--- WHAT IS EXPECTED ---
Return all of the entries exactly as written.
● ● ● ●
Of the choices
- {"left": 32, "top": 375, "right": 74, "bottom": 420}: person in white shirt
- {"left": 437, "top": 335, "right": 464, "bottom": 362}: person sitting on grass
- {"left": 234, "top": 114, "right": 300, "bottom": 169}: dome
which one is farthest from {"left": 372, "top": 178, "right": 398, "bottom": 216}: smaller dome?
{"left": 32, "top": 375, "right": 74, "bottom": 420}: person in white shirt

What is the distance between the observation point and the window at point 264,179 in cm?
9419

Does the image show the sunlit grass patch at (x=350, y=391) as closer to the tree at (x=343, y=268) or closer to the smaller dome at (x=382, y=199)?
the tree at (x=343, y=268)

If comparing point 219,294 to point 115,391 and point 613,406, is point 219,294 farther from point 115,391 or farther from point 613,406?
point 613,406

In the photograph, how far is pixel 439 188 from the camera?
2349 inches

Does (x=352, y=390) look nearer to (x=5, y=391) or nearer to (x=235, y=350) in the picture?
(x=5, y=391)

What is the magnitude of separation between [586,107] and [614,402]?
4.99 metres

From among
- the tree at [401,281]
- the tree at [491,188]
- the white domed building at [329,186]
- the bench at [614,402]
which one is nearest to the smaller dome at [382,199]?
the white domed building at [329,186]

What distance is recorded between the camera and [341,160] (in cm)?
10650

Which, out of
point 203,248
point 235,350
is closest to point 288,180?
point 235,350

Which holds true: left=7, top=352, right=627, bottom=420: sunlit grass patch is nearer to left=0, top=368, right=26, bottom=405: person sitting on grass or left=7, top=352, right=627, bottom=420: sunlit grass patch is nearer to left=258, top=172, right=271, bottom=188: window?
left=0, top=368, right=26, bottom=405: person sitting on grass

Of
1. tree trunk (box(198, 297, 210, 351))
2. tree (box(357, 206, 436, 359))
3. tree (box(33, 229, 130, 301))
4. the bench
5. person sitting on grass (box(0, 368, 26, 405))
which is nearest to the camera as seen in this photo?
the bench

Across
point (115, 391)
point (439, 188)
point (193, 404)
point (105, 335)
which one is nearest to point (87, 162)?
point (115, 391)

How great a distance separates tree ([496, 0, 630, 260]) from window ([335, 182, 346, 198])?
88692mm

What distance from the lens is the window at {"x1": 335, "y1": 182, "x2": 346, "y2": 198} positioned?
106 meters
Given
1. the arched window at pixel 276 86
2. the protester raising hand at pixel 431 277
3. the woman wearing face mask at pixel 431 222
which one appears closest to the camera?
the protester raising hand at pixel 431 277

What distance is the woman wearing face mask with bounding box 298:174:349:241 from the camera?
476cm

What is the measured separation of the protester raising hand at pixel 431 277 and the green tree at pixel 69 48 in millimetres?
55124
● ● ● ●
--- WRITTEN RESPONSE ---
Of the choices
- {"left": 32, "top": 375, "right": 74, "bottom": 420}: person in white shirt
- {"left": 437, "top": 335, "right": 464, "bottom": 362}: person sitting on grass
- {"left": 234, "top": 114, "right": 300, "bottom": 169}: dome
which one is farthest from {"left": 372, "top": 178, "right": 398, "bottom": 216}: smaller dome?
{"left": 32, "top": 375, "right": 74, "bottom": 420}: person in white shirt

What is the distance between the observation point and the window at point 264,179 in cm?
9419

Does the image show the sunlit grass patch at (x=350, y=391) as closer to the tree at (x=343, y=268) or closer to the smaller dome at (x=382, y=199)?
the tree at (x=343, y=268)

If comparing point 219,294 to point 115,391 and point 613,406, is point 219,294 farther from point 115,391 or farther from point 613,406?
point 613,406

In the photograph, how far is pixel 439 188 from the camera?
2349 inches

Does (x=352, y=390) look nearer to (x=5, y=391) or nearer to (x=235, y=350) in the picture?
(x=5, y=391)

What is the magnitude of separation between [586,107] and [614,402]?
4.99 metres

From among
- the tree at [401,281]
- the tree at [491,188]
- the white domed building at [329,186]
- the bench at [614,402]
which one is nearest to the smaller dome at [382,199]?
the white domed building at [329,186]

What distance is recorded between the camera and [341,160] (in cm)?
10650

Which, out of
point 203,248
point 235,350
is closest to point 288,180?
point 235,350

Which holds true: left=7, top=352, right=627, bottom=420: sunlit grass patch is nearer to left=0, top=368, right=26, bottom=405: person sitting on grass or left=7, top=352, right=627, bottom=420: sunlit grass patch is nearer to left=258, top=172, right=271, bottom=188: window?
left=0, top=368, right=26, bottom=405: person sitting on grass

Of
1. tree trunk (box(198, 297, 210, 351))
2. tree (box(357, 206, 436, 359))
3. tree (box(33, 229, 130, 301))
4. the bench
5. person sitting on grass (box(0, 368, 26, 405))
which is nearest to the camera as seen in this photo?
the bench

Across
point (115, 391)
point (439, 188)
point (193, 404)
point (105, 335)
which one is nearest to point (87, 162)?
point (115, 391)

How great a distance separates tree ([496, 0, 630, 260]) from window ([335, 182, 346, 198])?
88692mm

What distance from the lens is the window at {"x1": 335, "y1": 182, "x2": 346, "y2": 198} positioned?
106 meters
Given
1. the arched window at pixel 276 86
2. the protester raising hand at pixel 431 277
3. the woman wearing face mask at pixel 431 222
which one appears closest to the camera?
the protester raising hand at pixel 431 277

What distance is the woman wearing face mask with bounding box 298:174:349:241 from the camera?
476cm

What is the measured separation of the protester raising hand at pixel 431 277 and the green tree at pixel 69 48 in millimetres?
55124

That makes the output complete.